To combat this crisis on an individual and a societal level, we must define why people become addicted. This is an individual process. A person from a wealthy family may become addicted for the same reason as a person from a family in poverty. As a society, we need to be able to define why the individual had become addicted to a substance. Each and every persons’ struggle with cancer is different. Each and every persons’ journey with heart disease, diabetes, Parkinson’s, celiac, MS, mental health (all forms), autism, Lupus, Stroke, or any other disease imaginable has a different journey and outcome. Why should substance abuse disease be any different? Each person who suffers from a substance abuse disorder deserves the opportunity to discover why they have developed their disease. Once an individual learns why they have an addiction they can begin to address the why, rather than the what had defined their addiction. Behavior modification is a swift and easy way to begin treatment, however it is my belief that an individual who suffers an addiction will not be able to overcome their addiction without discovering the reason why they suffer in the first place.

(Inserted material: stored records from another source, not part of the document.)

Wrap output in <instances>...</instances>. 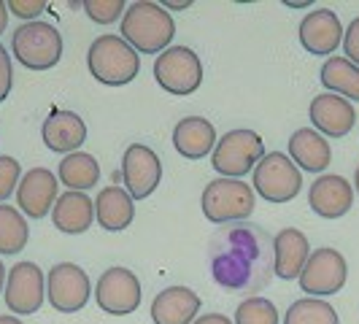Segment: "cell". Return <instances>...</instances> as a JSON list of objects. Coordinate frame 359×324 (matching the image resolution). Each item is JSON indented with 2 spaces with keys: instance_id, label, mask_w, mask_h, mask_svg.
<instances>
[{
  "instance_id": "5bb4252c",
  "label": "cell",
  "mask_w": 359,
  "mask_h": 324,
  "mask_svg": "<svg viewBox=\"0 0 359 324\" xmlns=\"http://www.w3.org/2000/svg\"><path fill=\"white\" fill-rule=\"evenodd\" d=\"M308 119H311L313 130L319 135H324V138H343L357 125V111H354V106L346 97L324 92V95H316L311 100Z\"/></svg>"
},
{
  "instance_id": "2e32d148",
  "label": "cell",
  "mask_w": 359,
  "mask_h": 324,
  "mask_svg": "<svg viewBox=\"0 0 359 324\" xmlns=\"http://www.w3.org/2000/svg\"><path fill=\"white\" fill-rule=\"evenodd\" d=\"M297 38H300V46L308 54H316V57H327V54H335L343 41V25L335 11L330 8H316L303 17L300 27H297Z\"/></svg>"
},
{
  "instance_id": "e575fe53",
  "label": "cell",
  "mask_w": 359,
  "mask_h": 324,
  "mask_svg": "<svg viewBox=\"0 0 359 324\" xmlns=\"http://www.w3.org/2000/svg\"><path fill=\"white\" fill-rule=\"evenodd\" d=\"M192 324H233V319L224 316V313H203Z\"/></svg>"
},
{
  "instance_id": "9a60e30c",
  "label": "cell",
  "mask_w": 359,
  "mask_h": 324,
  "mask_svg": "<svg viewBox=\"0 0 359 324\" xmlns=\"http://www.w3.org/2000/svg\"><path fill=\"white\" fill-rule=\"evenodd\" d=\"M57 189H60V181H57V173H52L49 168L27 170L17 187V205L22 216L43 219L57 203Z\"/></svg>"
},
{
  "instance_id": "52a82bcc",
  "label": "cell",
  "mask_w": 359,
  "mask_h": 324,
  "mask_svg": "<svg viewBox=\"0 0 359 324\" xmlns=\"http://www.w3.org/2000/svg\"><path fill=\"white\" fill-rule=\"evenodd\" d=\"M254 192L268 203H289L300 195L303 189V173L294 162L281 151H270L254 168Z\"/></svg>"
},
{
  "instance_id": "e0dca14e",
  "label": "cell",
  "mask_w": 359,
  "mask_h": 324,
  "mask_svg": "<svg viewBox=\"0 0 359 324\" xmlns=\"http://www.w3.org/2000/svg\"><path fill=\"white\" fill-rule=\"evenodd\" d=\"M351 203H354V187L335 173L319 176L308 189V205L322 219H341L351 211Z\"/></svg>"
},
{
  "instance_id": "7a4b0ae2",
  "label": "cell",
  "mask_w": 359,
  "mask_h": 324,
  "mask_svg": "<svg viewBox=\"0 0 359 324\" xmlns=\"http://www.w3.org/2000/svg\"><path fill=\"white\" fill-rule=\"evenodd\" d=\"M122 38L141 54H162L170 49L176 36V22L160 3H130L122 17Z\"/></svg>"
},
{
  "instance_id": "4dcf8cb0",
  "label": "cell",
  "mask_w": 359,
  "mask_h": 324,
  "mask_svg": "<svg viewBox=\"0 0 359 324\" xmlns=\"http://www.w3.org/2000/svg\"><path fill=\"white\" fill-rule=\"evenodd\" d=\"M19 179H22V165L14 157L3 154L0 157V203H6V200L17 192Z\"/></svg>"
},
{
  "instance_id": "ba28073f",
  "label": "cell",
  "mask_w": 359,
  "mask_h": 324,
  "mask_svg": "<svg viewBox=\"0 0 359 324\" xmlns=\"http://www.w3.org/2000/svg\"><path fill=\"white\" fill-rule=\"evenodd\" d=\"M154 79L168 95L187 97L203 84V62L189 46H170L154 60Z\"/></svg>"
},
{
  "instance_id": "f35d334b",
  "label": "cell",
  "mask_w": 359,
  "mask_h": 324,
  "mask_svg": "<svg viewBox=\"0 0 359 324\" xmlns=\"http://www.w3.org/2000/svg\"><path fill=\"white\" fill-rule=\"evenodd\" d=\"M3 289H6V265L0 262V295H3Z\"/></svg>"
},
{
  "instance_id": "d590c367",
  "label": "cell",
  "mask_w": 359,
  "mask_h": 324,
  "mask_svg": "<svg viewBox=\"0 0 359 324\" xmlns=\"http://www.w3.org/2000/svg\"><path fill=\"white\" fill-rule=\"evenodd\" d=\"M6 27H8V6L0 0V36L6 33Z\"/></svg>"
},
{
  "instance_id": "9c48e42d",
  "label": "cell",
  "mask_w": 359,
  "mask_h": 324,
  "mask_svg": "<svg viewBox=\"0 0 359 324\" xmlns=\"http://www.w3.org/2000/svg\"><path fill=\"white\" fill-rule=\"evenodd\" d=\"M348 278V265L346 257L338 249L322 246L316 252H311L306 268L300 273V289L308 297H330L338 295Z\"/></svg>"
},
{
  "instance_id": "f1b7e54d",
  "label": "cell",
  "mask_w": 359,
  "mask_h": 324,
  "mask_svg": "<svg viewBox=\"0 0 359 324\" xmlns=\"http://www.w3.org/2000/svg\"><path fill=\"white\" fill-rule=\"evenodd\" d=\"M235 324H278V311L268 297H246L235 311Z\"/></svg>"
},
{
  "instance_id": "4316f807",
  "label": "cell",
  "mask_w": 359,
  "mask_h": 324,
  "mask_svg": "<svg viewBox=\"0 0 359 324\" xmlns=\"http://www.w3.org/2000/svg\"><path fill=\"white\" fill-rule=\"evenodd\" d=\"M30 241L27 219L19 208L0 203V254H19Z\"/></svg>"
},
{
  "instance_id": "3957f363",
  "label": "cell",
  "mask_w": 359,
  "mask_h": 324,
  "mask_svg": "<svg viewBox=\"0 0 359 324\" xmlns=\"http://www.w3.org/2000/svg\"><path fill=\"white\" fill-rule=\"evenodd\" d=\"M87 68L106 87H125L141 71V57L122 36H100L87 52Z\"/></svg>"
},
{
  "instance_id": "8d00e7d4",
  "label": "cell",
  "mask_w": 359,
  "mask_h": 324,
  "mask_svg": "<svg viewBox=\"0 0 359 324\" xmlns=\"http://www.w3.org/2000/svg\"><path fill=\"white\" fill-rule=\"evenodd\" d=\"M189 6H192L189 0H181V3H165L162 8H165V11H184V8H189Z\"/></svg>"
},
{
  "instance_id": "30bf717a",
  "label": "cell",
  "mask_w": 359,
  "mask_h": 324,
  "mask_svg": "<svg viewBox=\"0 0 359 324\" xmlns=\"http://www.w3.org/2000/svg\"><path fill=\"white\" fill-rule=\"evenodd\" d=\"M95 300L103 313L111 316H127L135 313L141 306V281L130 268H108L100 273L97 287H95Z\"/></svg>"
},
{
  "instance_id": "ffe728a7",
  "label": "cell",
  "mask_w": 359,
  "mask_h": 324,
  "mask_svg": "<svg viewBox=\"0 0 359 324\" xmlns=\"http://www.w3.org/2000/svg\"><path fill=\"white\" fill-rule=\"evenodd\" d=\"M289 160L300 170L322 173L332 162V149H330V141L319 135L313 127H300L289 138Z\"/></svg>"
},
{
  "instance_id": "4fadbf2b",
  "label": "cell",
  "mask_w": 359,
  "mask_h": 324,
  "mask_svg": "<svg viewBox=\"0 0 359 324\" xmlns=\"http://www.w3.org/2000/svg\"><path fill=\"white\" fill-rule=\"evenodd\" d=\"M122 179L127 195L133 200H146L162 181V162L154 149L146 144H130L122 157Z\"/></svg>"
},
{
  "instance_id": "7402d4cb",
  "label": "cell",
  "mask_w": 359,
  "mask_h": 324,
  "mask_svg": "<svg viewBox=\"0 0 359 324\" xmlns=\"http://www.w3.org/2000/svg\"><path fill=\"white\" fill-rule=\"evenodd\" d=\"M216 127L203 116H187L173 127V149L184 160H203L214 151Z\"/></svg>"
},
{
  "instance_id": "8992f818",
  "label": "cell",
  "mask_w": 359,
  "mask_h": 324,
  "mask_svg": "<svg viewBox=\"0 0 359 324\" xmlns=\"http://www.w3.org/2000/svg\"><path fill=\"white\" fill-rule=\"evenodd\" d=\"M265 157V141L254 130H230L216 141L211 151V165L222 179H243L252 173L257 162Z\"/></svg>"
},
{
  "instance_id": "8fae6325",
  "label": "cell",
  "mask_w": 359,
  "mask_h": 324,
  "mask_svg": "<svg viewBox=\"0 0 359 324\" xmlns=\"http://www.w3.org/2000/svg\"><path fill=\"white\" fill-rule=\"evenodd\" d=\"M92 284L87 270L73 262H57L46 276V297L60 313H79L90 303Z\"/></svg>"
},
{
  "instance_id": "d4e9b609",
  "label": "cell",
  "mask_w": 359,
  "mask_h": 324,
  "mask_svg": "<svg viewBox=\"0 0 359 324\" xmlns=\"http://www.w3.org/2000/svg\"><path fill=\"white\" fill-rule=\"evenodd\" d=\"M57 181L68 187V192H87L100 181V165L87 151L65 154L57 168Z\"/></svg>"
},
{
  "instance_id": "ab89813d",
  "label": "cell",
  "mask_w": 359,
  "mask_h": 324,
  "mask_svg": "<svg viewBox=\"0 0 359 324\" xmlns=\"http://www.w3.org/2000/svg\"><path fill=\"white\" fill-rule=\"evenodd\" d=\"M287 6H289V8H308L311 3H294V0H289Z\"/></svg>"
},
{
  "instance_id": "d6a6232c",
  "label": "cell",
  "mask_w": 359,
  "mask_h": 324,
  "mask_svg": "<svg viewBox=\"0 0 359 324\" xmlns=\"http://www.w3.org/2000/svg\"><path fill=\"white\" fill-rule=\"evenodd\" d=\"M343 57L359 68V17L343 30Z\"/></svg>"
},
{
  "instance_id": "60d3db41",
  "label": "cell",
  "mask_w": 359,
  "mask_h": 324,
  "mask_svg": "<svg viewBox=\"0 0 359 324\" xmlns=\"http://www.w3.org/2000/svg\"><path fill=\"white\" fill-rule=\"evenodd\" d=\"M354 189H357V195H359V165H357V173H354Z\"/></svg>"
},
{
  "instance_id": "6da1fadb",
  "label": "cell",
  "mask_w": 359,
  "mask_h": 324,
  "mask_svg": "<svg viewBox=\"0 0 359 324\" xmlns=\"http://www.w3.org/2000/svg\"><path fill=\"white\" fill-rule=\"evenodd\" d=\"M208 270L216 287L254 297L276 276L273 235L252 222L222 224L208 241Z\"/></svg>"
},
{
  "instance_id": "83f0119b",
  "label": "cell",
  "mask_w": 359,
  "mask_h": 324,
  "mask_svg": "<svg viewBox=\"0 0 359 324\" xmlns=\"http://www.w3.org/2000/svg\"><path fill=\"white\" fill-rule=\"evenodd\" d=\"M284 324H341L335 308L319 297L294 300L284 313Z\"/></svg>"
},
{
  "instance_id": "1f68e13d",
  "label": "cell",
  "mask_w": 359,
  "mask_h": 324,
  "mask_svg": "<svg viewBox=\"0 0 359 324\" xmlns=\"http://www.w3.org/2000/svg\"><path fill=\"white\" fill-rule=\"evenodd\" d=\"M8 14L25 19V22H38V14L46 11V3L43 0H8Z\"/></svg>"
},
{
  "instance_id": "7c38bea8",
  "label": "cell",
  "mask_w": 359,
  "mask_h": 324,
  "mask_svg": "<svg viewBox=\"0 0 359 324\" xmlns=\"http://www.w3.org/2000/svg\"><path fill=\"white\" fill-rule=\"evenodd\" d=\"M3 300L11 313L27 316L38 313V308L46 300V278L43 270L36 262H17L6 276V289H3Z\"/></svg>"
},
{
  "instance_id": "484cf974",
  "label": "cell",
  "mask_w": 359,
  "mask_h": 324,
  "mask_svg": "<svg viewBox=\"0 0 359 324\" xmlns=\"http://www.w3.org/2000/svg\"><path fill=\"white\" fill-rule=\"evenodd\" d=\"M319 79L332 95H341L348 103L359 100V68L346 57H330L322 65Z\"/></svg>"
},
{
  "instance_id": "603a6c76",
  "label": "cell",
  "mask_w": 359,
  "mask_h": 324,
  "mask_svg": "<svg viewBox=\"0 0 359 324\" xmlns=\"http://www.w3.org/2000/svg\"><path fill=\"white\" fill-rule=\"evenodd\" d=\"M95 219L108 233H122L135 219V200L122 187H106L95 198Z\"/></svg>"
},
{
  "instance_id": "836d02e7",
  "label": "cell",
  "mask_w": 359,
  "mask_h": 324,
  "mask_svg": "<svg viewBox=\"0 0 359 324\" xmlns=\"http://www.w3.org/2000/svg\"><path fill=\"white\" fill-rule=\"evenodd\" d=\"M14 87V68H11V54L6 52V46H0V103L11 95Z\"/></svg>"
},
{
  "instance_id": "277c9868",
  "label": "cell",
  "mask_w": 359,
  "mask_h": 324,
  "mask_svg": "<svg viewBox=\"0 0 359 324\" xmlns=\"http://www.w3.org/2000/svg\"><path fill=\"white\" fill-rule=\"evenodd\" d=\"M254 189L252 184L241 179H214L205 184L203 195H200V208L203 216L211 224H238L246 222L254 214Z\"/></svg>"
},
{
  "instance_id": "44dd1931",
  "label": "cell",
  "mask_w": 359,
  "mask_h": 324,
  "mask_svg": "<svg viewBox=\"0 0 359 324\" xmlns=\"http://www.w3.org/2000/svg\"><path fill=\"white\" fill-rule=\"evenodd\" d=\"M273 252H276V276L292 281V278H300L311 257V246H308L306 233H300L297 227H284L273 238Z\"/></svg>"
},
{
  "instance_id": "ac0fdd59",
  "label": "cell",
  "mask_w": 359,
  "mask_h": 324,
  "mask_svg": "<svg viewBox=\"0 0 359 324\" xmlns=\"http://www.w3.org/2000/svg\"><path fill=\"white\" fill-rule=\"evenodd\" d=\"M41 138L46 149H52L57 154H73L87 141V125L73 111H54L41 127Z\"/></svg>"
},
{
  "instance_id": "5b68a950",
  "label": "cell",
  "mask_w": 359,
  "mask_h": 324,
  "mask_svg": "<svg viewBox=\"0 0 359 324\" xmlns=\"http://www.w3.org/2000/svg\"><path fill=\"white\" fill-rule=\"evenodd\" d=\"M11 52L30 71H49L62 60V36L49 22H25L11 36Z\"/></svg>"
},
{
  "instance_id": "f546056e",
  "label": "cell",
  "mask_w": 359,
  "mask_h": 324,
  "mask_svg": "<svg viewBox=\"0 0 359 324\" xmlns=\"http://www.w3.org/2000/svg\"><path fill=\"white\" fill-rule=\"evenodd\" d=\"M81 8L87 11V17L97 25H111L116 19L125 17L127 6L125 0H84Z\"/></svg>"
},
{
  "instance_id": "cb8c5ba5",
  "label": "cell",
  "mask_w": 359,
  "mask_h": 324,
  "mask_svg": "<svg viewBox=\"0 0 359 324\" xmlns=\"http://www.w3.org/2000/svg\"><path fill=\"white\" fill-rule=\"evenodd\" d=\"M52 222L65 235L87 233L95 222V203L87 198V192H65L54 203Z\"/></svg>"
},
{
  "instance_id": "d6986e66",
  "label": "cell",
  "mask_w": 359,
  "mask_h": 324,
  "mask_svg": "<svg viewBox=\"0 0 359 324\" xmlns=\"http://www.w3.org/2000/svg\"><path fill=\"white\" fill-rule=\"evenodd\" d=\"M200 297L189 287H168L151 300L154 324H192L198 319Z\"/></svg>"
},
{
  "instance_id": "74e56055",
  "label": "cell",
  "mask_w": 359,
  "mask_h": 324,
  "mask_svg": "<svg viewBox=\"0 0 359 324\" xmlns=\"http://www.w3.org/2000/svg\"><path fill=\"white\" fill-rule=\"evenodd\" d=\"M0 324H25V322H22L19 316H11V313H3V316H0Z\"/></svg>"
}]
</instances>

It is my deepest hope that this essay states that there are numerous and inexplicable reasons for people to suffer from addictions in our country. My friends, family and personal experience are a testament to this serious illness in our country. The consequences to individuals and society are immeasurable. There is no accurate measure of the financial and personal loss in our society contributed to chemical dependance. The only way to combat chemical addiction on a meaningful level is to meet each and every person with substance abuse at their personal level. A temporary cease of consuming drugs without finding the reason for the addiction will most likely result in a relapse of the individual. If a person cannot define the ‘why’ of their addiction they will most likely never find the ‘how’ of ceasing their addiction.